本文:
· · · · · · ·

精子、卵子“提供者”と“生まれた人”の結びつけ支援へ 新しい民間団体設立
不妊に悩むカップルが他人から精子や卵子の提供をうけて、妊娠、出産する実態がある中、提供された精子や卵子をもとに生まれた人と、過去に提供した人などを結びつける支援を行う新しい民間団体が設立されました。
この団体「ドナーリンク・ジャパン」は、産婦人科の医師や精子提供で生まれた人、研究者らが立ち上げたものです。
団体によりますと、日本では他人から精子の提供をうけて妊娠・出産する生殖医療が70年以上行われてきましたが、提供者は匿名のため、生まれた子どもが遺伝上の親について把握する仕組みはありません。
しかし、近年こうした人たちが提供者について知りたいと声を上げ始め、それに応えるため、団体の設立に至ったということです。

· · · · · · ·

データ内容:
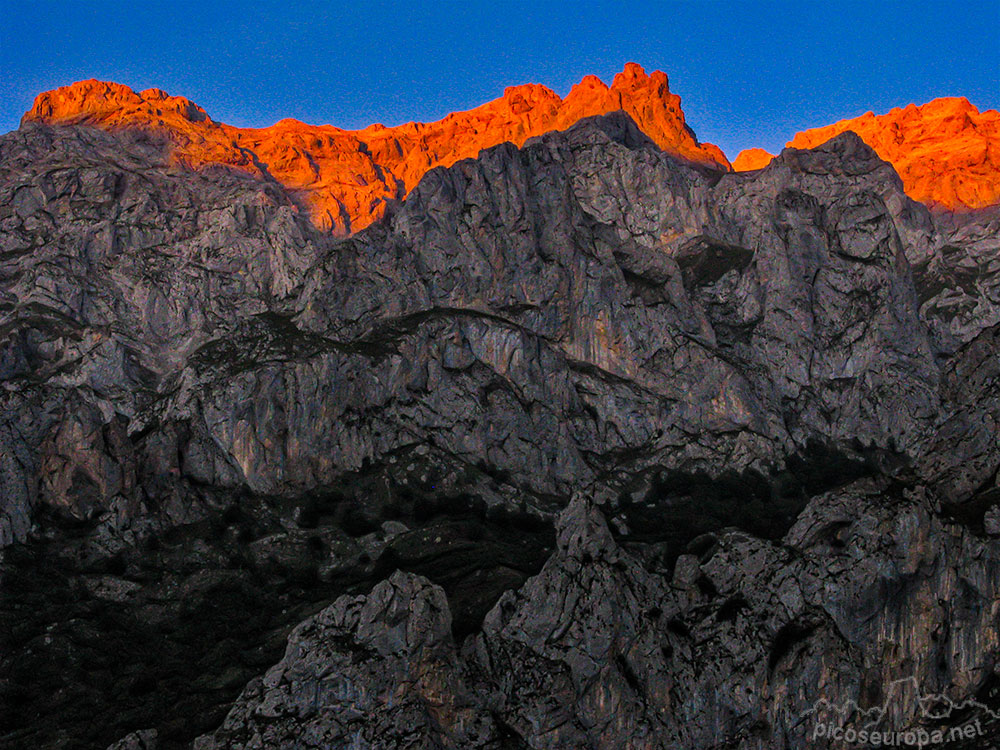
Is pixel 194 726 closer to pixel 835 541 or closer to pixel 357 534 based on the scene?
pixel 357 534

· · · · · · ·

練習問題:
1: 本文について、次の問いに答えてください。
(a) 新しく設立された団体の名前は何ですか。
(b) 日本で他人から精子の提供をうけて妊娠・出産する生殖医療は、何年以上行われてきましたか。
(c) 提供者が匿名であるため、どのような仕組みがないと述べられていますか。
2: 本文の「団体によりますと、日本では他」から「設立に至ったということです。」までを、末尾の語句も含めて正確に書き写してください。

解答一覧:
1:
(a) ドナーリンク・ジャパン
(b) 70年以上
(c) 生まれた子どもが遺伝上の親について把握する仕組み

2:
団体によりますと、日本では他人から精子の提供をうけて妊娠・出産する生殖医療が70年以上行われてきましたが、提供者は匿名のため、生まれた子どもが遺伝上の親について把握する仕組みはありません。
しかし、近年こうした人たちが提供者について知りたいと声を上げ始め、それに応えるため、団体の設立に至ったということです。